__WHAT THE TASK REQUIRES__.
Continue the post below, a reply arguing over whether belief in the Masters can be validated, picking up after its final sentence.

____ PASSAGE

Dec 18, 1996 03:36 PM
by eldon


RI:

>It's pretty obvious that "France" is not nearly as closed or private of a
>belief since it can be validated by most people who are willing to follow
>the directions of the map makers and go there.

Some things are easier to validate than others but still possible. If
something is hard to validate or would require personal training and
preparation would it therefore become a "private and closed belief"?

If you have never seen a particular country you have not validated the
idea. Your belief that the country exists would be a matter of logic
and would be based upon information provided you which you trust. The
idea would be as unproven as that of the Masters.

>This is the first time I have heard anybody say that the existence of
>Masters is the kind of idea which "could be considered as scientific
>knowledge"; I suppose however you simply mean it in the same sense
>as the "Abominable Snowman"--that is if they ever find it they will
>be able to see it etc.

You might compare the idea to that of the Abominable Snowman if you
thought it highly unlikely. I might compare the idea to the existence
of France if I thought it likely.

________
____ DATA ENTRIES

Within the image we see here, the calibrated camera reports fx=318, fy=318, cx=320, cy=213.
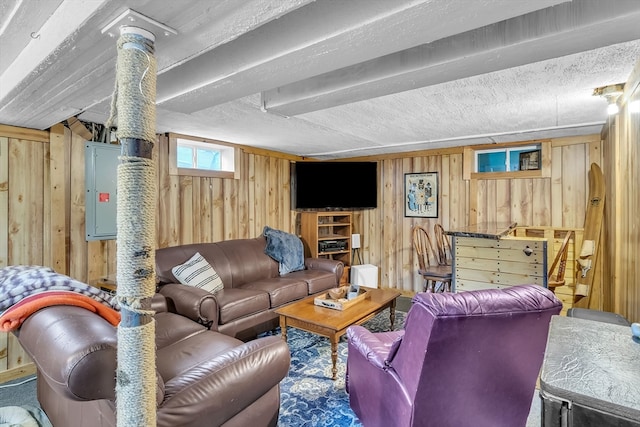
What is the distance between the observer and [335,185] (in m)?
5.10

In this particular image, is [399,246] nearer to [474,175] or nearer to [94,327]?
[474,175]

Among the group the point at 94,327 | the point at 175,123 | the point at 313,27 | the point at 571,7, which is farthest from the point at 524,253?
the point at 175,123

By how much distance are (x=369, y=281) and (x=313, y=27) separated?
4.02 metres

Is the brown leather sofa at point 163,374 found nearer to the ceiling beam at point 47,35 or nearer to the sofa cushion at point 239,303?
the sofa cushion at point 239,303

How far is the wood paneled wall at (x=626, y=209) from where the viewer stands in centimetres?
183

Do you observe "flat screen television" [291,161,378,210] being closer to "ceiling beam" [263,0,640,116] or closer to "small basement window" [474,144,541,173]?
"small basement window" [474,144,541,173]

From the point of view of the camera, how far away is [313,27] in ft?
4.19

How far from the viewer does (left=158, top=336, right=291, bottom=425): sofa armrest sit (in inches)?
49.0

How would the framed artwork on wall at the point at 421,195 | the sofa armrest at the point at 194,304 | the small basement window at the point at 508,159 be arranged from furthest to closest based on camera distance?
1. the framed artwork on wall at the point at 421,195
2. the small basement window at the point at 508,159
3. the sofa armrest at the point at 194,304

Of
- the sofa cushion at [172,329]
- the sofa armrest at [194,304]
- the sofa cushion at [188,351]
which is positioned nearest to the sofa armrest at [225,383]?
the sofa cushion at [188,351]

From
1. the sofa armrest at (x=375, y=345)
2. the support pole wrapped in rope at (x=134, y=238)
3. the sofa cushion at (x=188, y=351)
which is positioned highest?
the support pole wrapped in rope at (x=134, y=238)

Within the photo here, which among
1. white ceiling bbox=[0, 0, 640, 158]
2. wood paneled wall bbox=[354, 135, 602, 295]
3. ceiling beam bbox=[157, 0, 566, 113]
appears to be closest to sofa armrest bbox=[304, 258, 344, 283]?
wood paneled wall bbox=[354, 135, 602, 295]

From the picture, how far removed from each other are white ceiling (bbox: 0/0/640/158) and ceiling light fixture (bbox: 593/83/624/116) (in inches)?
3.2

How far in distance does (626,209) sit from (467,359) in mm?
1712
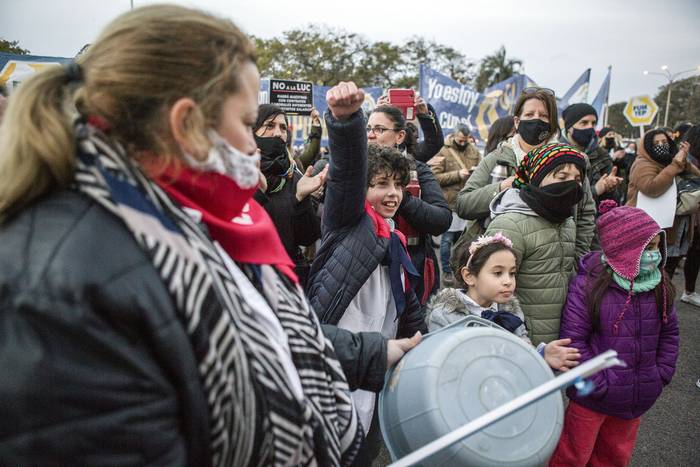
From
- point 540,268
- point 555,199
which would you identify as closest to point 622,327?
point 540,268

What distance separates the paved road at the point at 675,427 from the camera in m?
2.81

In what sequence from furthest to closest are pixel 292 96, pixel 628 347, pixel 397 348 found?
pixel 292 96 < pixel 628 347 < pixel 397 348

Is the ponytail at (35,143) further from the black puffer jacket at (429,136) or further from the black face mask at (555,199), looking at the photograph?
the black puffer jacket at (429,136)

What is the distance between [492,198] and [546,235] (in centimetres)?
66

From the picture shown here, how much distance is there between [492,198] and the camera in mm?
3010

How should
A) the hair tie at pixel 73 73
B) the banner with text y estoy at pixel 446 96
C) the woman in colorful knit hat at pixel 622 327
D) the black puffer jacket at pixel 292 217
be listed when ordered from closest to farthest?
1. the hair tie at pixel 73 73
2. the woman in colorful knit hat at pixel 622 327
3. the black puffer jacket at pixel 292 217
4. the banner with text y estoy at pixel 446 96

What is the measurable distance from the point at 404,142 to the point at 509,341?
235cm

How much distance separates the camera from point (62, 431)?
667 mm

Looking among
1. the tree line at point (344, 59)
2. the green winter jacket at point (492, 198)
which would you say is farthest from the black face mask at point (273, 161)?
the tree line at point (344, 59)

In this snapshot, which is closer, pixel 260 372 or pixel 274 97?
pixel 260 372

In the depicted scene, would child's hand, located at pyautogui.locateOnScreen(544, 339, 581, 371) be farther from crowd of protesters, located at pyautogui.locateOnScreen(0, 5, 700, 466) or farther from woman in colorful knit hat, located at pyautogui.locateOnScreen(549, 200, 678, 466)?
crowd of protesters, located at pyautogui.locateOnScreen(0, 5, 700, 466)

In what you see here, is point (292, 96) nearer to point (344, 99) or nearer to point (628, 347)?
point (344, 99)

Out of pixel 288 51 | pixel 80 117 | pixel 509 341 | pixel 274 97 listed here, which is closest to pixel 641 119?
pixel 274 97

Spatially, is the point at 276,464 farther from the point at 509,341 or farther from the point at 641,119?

________

__THE RESULT__.
The reality of something in the world does not depend upon how easy
it is for us to personally validate it. If something is not true unless
a majority of people can readily validate it then much of what we'd
call scientific knowledge would have to be rejected. Many would take
more than a single lifetime to acquire the necessary knowledge to
understand much less experimentally verify the more advanced areas
of science. But science does not become untrue and the more advanced
researchers are not followers of a closed private view about life.

Theosophy deals with things that are more difficult to realize than
research in advanced science. Many lifetimes of preparation may be
required to make progress with it. There is a mystical side to it
but it also deals with the invisible hidden side of nature parts of
objective reality that are normally inaccessible to us.

>Also allow me get rid of *arbitrary* and change the wording a little so we
>can agree on our "first category of ideas." Thus: *Mystical insights
>dealing with things basically unknowable any other way*.

An understanding of Parabrahm falls in the first category that of
personal mystical experience. The existence of the Masters as living
flesh-and-blood people is not mystical but ordinary knowledge. I'd
define them as people more advanced than the Buddhist Arhat and less
than the Buddhist Bodhisattva. And all of these people are somewhat
less advanced than the Buddha a real person.

Where there might be some disagreement would be on the attributes and
powers of such a person. We have two extreme views from all-powerful
angels on the one hand to exceptional ordinary people as depicted in
Paul Johnson's books. I'd tend to put them somewhere in the middle on
the scale.

>--I am never one for biting the theosophical hand that feeds us all ...

Unless you think that the hand is empty and not likely to offer any
more food! <grin> I'd still getting fed though so I'm well behaved.